──────── Exercise data

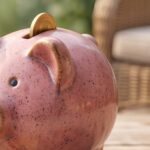 Pink piggy bank with a coin inserted, representing saving for future healthcare expenses.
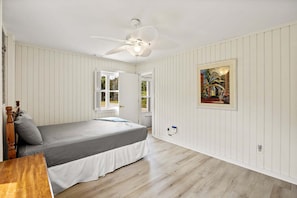 A bedroom with a bed, a ceiling fan, a window, and a painting on the wall. - Litts Go Play-Soundside retreat with 4 bedrooms, deck, and ocean views. (Kitty Hawk)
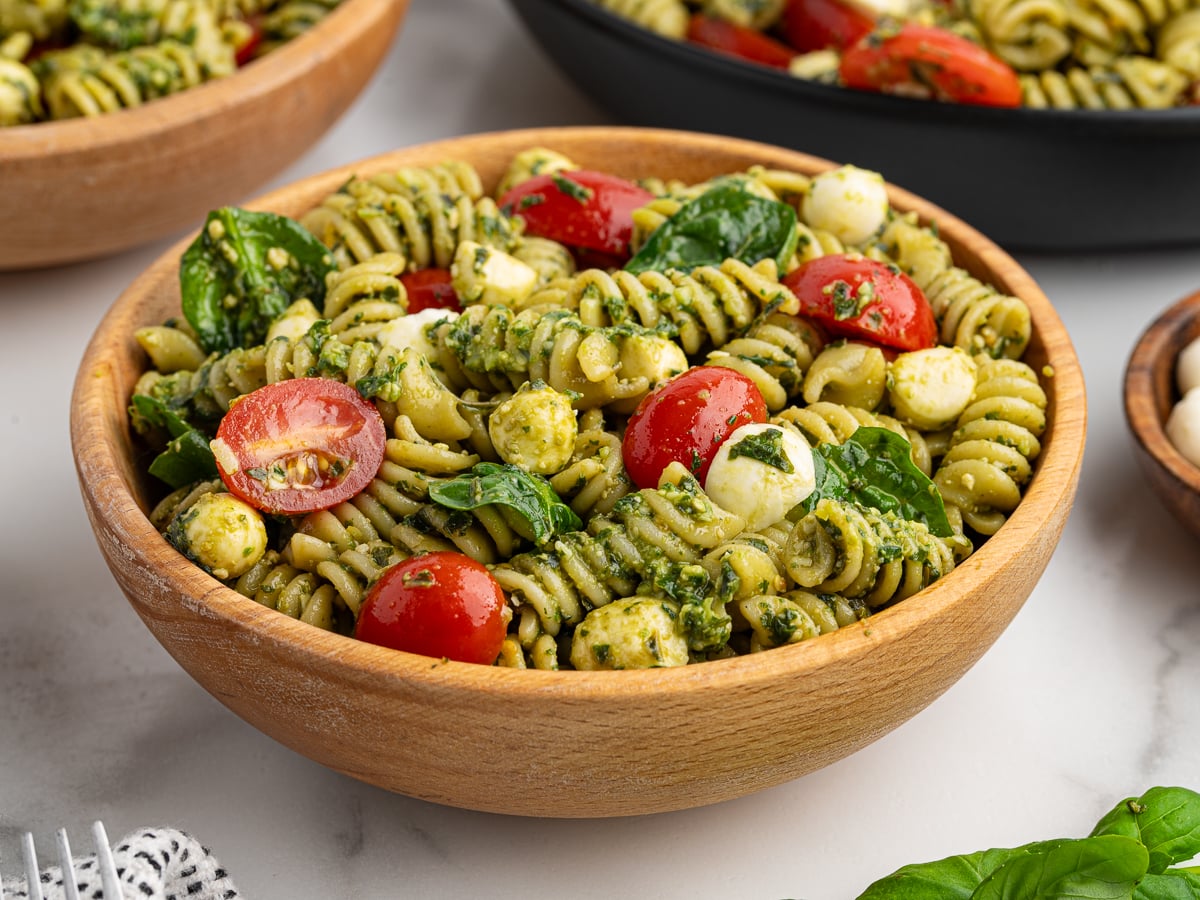 A wooden bowl filled with Pesto Pasta Salad made of rotini noodles, cherry tomatoes, spinach, mozzarella balls, and basil sits on a light surface, with more bowls of pesto pasta salad in the background.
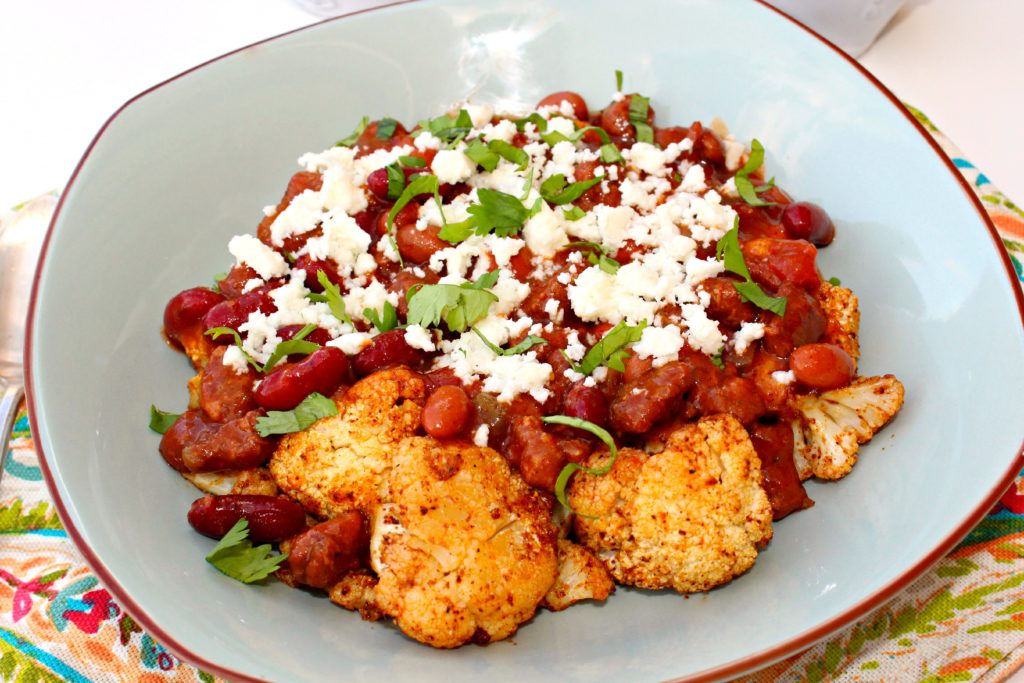 A bowl of roasted spiced cauliflower topped with chili, queso fresco, and cilantro. 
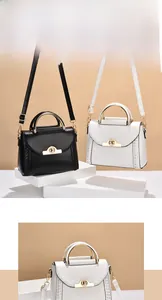Detail of woven side panels and metal twist lock on black and white handbags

────────────────

Task statement =
Repeat the material above word for word and skip every image in it.

Answer to this problem =
 Pink piggy bank with a coin inserted, representing saving for future healthcare expenses.
 A bedroom with a bed, a ceiling fan, a window, and a painting on the wall. - Litts Go Play-Soundside retreat with 4 bedrooms, deck, and ocean views. (Kitty Hawk)
 A wooden bowl filled with Pesto Pasta Salad made of rotini noodles, cherry tomatoes, spinach, mozzarella balls, and basil sits on a light surface, with more bowls of pesto pasta salad in the background.
 A bowl of roasted spiced cauliflower topped with chili, queso fresco, and cilantro. 
Detail of woven side panels and metal twist lock on black and white handbags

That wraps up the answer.